Probablement la plus aboutie des quatre grandes arènes du Sud Ouest avec en point d’orgue le solo de Luque. Le torero de Gerena a été de nouveau déterminant cette temporada bayonnaise, avec non seulement sa faena à « Mironcillo » de Pedraza de Yeltes, auquel il coupa la queue, mais aussi dans son véritable duel avec Sébastien Castella pour déterminer qui est le patron de Lachepaillet. Ce jour-là il toréa à la cape merveilleusement bien, dès son quite par chiculienas au toro de Castella, sur le second de son propre lot il sublima le toreo à la véronique avec un relâchement langoureux. L’autre grand triomphateur aura été Sébastien Castella avec un calme impérial se laissant porter à la fois par l’improvisation et l’imagination. À la cape, avec des chicuelinas en marchant très personnelles et arrogantes, et à muleta avec son temple sidérant et des naturelles infinies. Du très grand Castella dont ce sera la dixième grande porte en tant que matador.

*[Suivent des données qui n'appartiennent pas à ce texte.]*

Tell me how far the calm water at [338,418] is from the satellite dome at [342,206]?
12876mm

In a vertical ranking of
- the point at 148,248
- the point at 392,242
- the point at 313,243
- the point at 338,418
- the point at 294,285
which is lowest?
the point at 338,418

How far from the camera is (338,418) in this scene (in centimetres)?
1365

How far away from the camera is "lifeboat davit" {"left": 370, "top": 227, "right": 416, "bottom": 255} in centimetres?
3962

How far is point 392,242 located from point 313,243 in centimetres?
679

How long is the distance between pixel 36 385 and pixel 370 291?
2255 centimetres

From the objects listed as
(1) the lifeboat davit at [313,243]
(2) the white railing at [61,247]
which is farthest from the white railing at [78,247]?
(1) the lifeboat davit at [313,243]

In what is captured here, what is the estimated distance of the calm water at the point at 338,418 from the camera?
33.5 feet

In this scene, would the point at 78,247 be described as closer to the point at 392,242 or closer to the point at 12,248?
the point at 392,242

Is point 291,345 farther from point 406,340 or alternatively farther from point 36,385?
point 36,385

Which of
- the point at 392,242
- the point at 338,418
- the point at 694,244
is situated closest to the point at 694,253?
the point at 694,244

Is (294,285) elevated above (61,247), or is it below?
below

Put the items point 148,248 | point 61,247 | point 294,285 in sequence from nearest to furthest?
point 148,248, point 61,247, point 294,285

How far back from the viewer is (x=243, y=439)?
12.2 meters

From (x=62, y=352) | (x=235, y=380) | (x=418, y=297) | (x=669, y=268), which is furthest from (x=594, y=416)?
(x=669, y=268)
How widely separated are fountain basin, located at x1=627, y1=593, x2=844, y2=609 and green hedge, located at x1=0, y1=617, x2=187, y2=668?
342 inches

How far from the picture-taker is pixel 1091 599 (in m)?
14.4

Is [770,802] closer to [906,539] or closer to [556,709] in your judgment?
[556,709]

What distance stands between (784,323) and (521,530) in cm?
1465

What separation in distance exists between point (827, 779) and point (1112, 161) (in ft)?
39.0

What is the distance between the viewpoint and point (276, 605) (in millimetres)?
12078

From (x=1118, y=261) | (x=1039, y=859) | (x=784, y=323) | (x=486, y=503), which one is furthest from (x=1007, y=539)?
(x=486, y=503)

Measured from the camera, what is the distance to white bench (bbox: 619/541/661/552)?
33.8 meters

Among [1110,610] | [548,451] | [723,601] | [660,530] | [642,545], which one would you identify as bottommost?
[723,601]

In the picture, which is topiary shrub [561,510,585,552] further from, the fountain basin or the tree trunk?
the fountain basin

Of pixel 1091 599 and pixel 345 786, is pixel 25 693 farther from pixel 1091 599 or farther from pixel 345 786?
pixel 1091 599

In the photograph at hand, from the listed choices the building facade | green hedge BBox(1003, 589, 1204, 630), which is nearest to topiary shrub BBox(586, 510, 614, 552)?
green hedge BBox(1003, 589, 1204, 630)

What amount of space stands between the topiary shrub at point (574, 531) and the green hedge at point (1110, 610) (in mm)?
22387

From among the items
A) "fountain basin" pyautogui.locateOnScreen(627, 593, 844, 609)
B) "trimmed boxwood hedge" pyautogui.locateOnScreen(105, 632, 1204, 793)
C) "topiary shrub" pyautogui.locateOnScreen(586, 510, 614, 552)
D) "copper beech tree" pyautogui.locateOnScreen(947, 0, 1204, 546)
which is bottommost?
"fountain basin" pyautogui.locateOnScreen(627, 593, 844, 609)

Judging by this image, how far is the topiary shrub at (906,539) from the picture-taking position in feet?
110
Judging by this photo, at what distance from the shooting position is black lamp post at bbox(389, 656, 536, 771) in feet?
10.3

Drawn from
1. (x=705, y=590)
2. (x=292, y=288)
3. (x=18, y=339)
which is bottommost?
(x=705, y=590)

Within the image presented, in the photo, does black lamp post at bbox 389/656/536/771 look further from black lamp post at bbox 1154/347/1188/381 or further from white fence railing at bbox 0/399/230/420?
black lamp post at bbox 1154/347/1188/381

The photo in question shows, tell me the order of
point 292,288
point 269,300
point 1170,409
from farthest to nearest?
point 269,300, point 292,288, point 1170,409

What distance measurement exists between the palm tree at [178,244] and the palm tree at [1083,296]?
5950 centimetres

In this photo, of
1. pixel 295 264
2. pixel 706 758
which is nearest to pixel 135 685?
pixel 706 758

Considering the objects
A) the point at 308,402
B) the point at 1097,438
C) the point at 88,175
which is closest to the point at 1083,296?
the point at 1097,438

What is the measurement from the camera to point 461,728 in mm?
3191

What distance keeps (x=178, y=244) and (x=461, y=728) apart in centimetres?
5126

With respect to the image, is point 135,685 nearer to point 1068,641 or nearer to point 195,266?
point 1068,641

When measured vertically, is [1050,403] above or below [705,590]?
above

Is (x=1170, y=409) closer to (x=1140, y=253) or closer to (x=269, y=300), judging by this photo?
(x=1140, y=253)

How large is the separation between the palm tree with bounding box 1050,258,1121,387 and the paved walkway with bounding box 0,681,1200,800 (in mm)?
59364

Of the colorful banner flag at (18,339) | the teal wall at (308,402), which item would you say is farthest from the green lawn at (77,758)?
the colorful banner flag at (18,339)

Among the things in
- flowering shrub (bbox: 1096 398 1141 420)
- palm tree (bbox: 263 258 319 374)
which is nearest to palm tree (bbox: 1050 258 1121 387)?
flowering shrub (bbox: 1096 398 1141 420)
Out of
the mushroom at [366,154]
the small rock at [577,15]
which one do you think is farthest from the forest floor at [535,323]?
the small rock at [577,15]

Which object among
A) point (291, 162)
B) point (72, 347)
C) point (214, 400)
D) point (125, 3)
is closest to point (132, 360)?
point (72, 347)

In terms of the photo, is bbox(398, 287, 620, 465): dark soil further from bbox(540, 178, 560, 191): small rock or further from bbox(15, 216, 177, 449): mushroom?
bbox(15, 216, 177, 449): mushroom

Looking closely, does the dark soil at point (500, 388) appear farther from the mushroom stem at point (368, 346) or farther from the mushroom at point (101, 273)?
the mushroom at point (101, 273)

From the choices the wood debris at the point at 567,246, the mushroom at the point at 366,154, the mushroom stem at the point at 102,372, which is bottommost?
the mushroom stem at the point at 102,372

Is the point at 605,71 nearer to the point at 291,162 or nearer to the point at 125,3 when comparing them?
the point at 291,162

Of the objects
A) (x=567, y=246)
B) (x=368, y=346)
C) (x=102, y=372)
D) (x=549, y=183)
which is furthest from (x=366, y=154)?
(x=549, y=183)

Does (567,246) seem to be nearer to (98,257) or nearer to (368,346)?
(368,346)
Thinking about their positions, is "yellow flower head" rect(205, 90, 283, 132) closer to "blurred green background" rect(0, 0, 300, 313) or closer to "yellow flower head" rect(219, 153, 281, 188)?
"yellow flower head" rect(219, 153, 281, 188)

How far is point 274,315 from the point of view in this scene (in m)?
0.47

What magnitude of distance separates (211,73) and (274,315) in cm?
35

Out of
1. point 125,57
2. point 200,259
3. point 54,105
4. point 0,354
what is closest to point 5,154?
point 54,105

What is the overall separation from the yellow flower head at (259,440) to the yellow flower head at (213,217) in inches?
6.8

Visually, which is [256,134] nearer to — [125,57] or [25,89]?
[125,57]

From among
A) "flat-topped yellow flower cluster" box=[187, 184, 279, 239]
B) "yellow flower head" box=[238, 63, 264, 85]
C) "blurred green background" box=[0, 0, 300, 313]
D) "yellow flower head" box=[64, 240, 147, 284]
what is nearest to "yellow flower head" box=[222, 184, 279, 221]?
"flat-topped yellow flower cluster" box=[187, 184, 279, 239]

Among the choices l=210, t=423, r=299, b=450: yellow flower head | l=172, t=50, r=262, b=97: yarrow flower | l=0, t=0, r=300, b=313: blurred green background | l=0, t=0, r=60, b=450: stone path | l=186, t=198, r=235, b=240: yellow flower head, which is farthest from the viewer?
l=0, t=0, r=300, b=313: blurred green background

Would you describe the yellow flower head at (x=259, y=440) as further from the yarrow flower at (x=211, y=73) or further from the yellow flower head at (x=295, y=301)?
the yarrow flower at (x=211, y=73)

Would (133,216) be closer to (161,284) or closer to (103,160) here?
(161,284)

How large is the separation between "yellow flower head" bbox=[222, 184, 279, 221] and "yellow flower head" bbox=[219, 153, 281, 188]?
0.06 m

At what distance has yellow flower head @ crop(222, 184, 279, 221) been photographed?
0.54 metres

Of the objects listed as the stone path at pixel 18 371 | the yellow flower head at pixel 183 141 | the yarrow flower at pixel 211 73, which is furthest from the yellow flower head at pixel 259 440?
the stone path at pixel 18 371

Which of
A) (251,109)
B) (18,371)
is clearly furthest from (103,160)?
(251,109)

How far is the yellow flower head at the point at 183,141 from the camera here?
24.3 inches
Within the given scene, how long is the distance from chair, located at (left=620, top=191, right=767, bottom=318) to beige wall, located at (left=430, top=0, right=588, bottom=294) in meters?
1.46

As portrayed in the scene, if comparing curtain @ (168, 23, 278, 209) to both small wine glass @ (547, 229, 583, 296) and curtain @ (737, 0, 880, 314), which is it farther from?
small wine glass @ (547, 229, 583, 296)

Pour le reste, on aura assisté à la sortie a hombros contestée d’Adrien Salenc devant un toro de Los Maños très noble lors d’une étrange corrida concours où les toros furent choisis à l’avance pour chaque matador. Au cours de celle-ci, Juan Ortega nous délecta avec de très belles passes et surtout Bayonne se rendit à la caste, à la bravoure, à l’enthousiasme, à la détermination de Sergio Flores qui aurait dû avec deux oreilles demandées avec ferveur par les Bayonnais. Nul doute qu’il reviendra. Il mérite d’être revu et non seulement à Bayonne.

On se souviendra aussi d’une excellente novillada de Los Maños et de détails des trois novilleros à l’affiche, en particulier de Tomás Rufo, pour son esthétique et son engagement. Si son épaule n’avait pas été déboîtée, il aurait pu tuer son novillo et serait sorti en triomphe.

La dernière corrida fut d’un ton gris, comme les toros de La Quinta et le ciel. On retiendra essentiellement la volonté, le sitio du péruvien Joaquín Galdós, qui réussit parfois à se faire plaisir en toréant avec beaucoup de cran. Comme lors de son estocade, où il fut malheureusement encorné. Lui aussi mérite qu’on le voit davantage dans le Sud Ouest.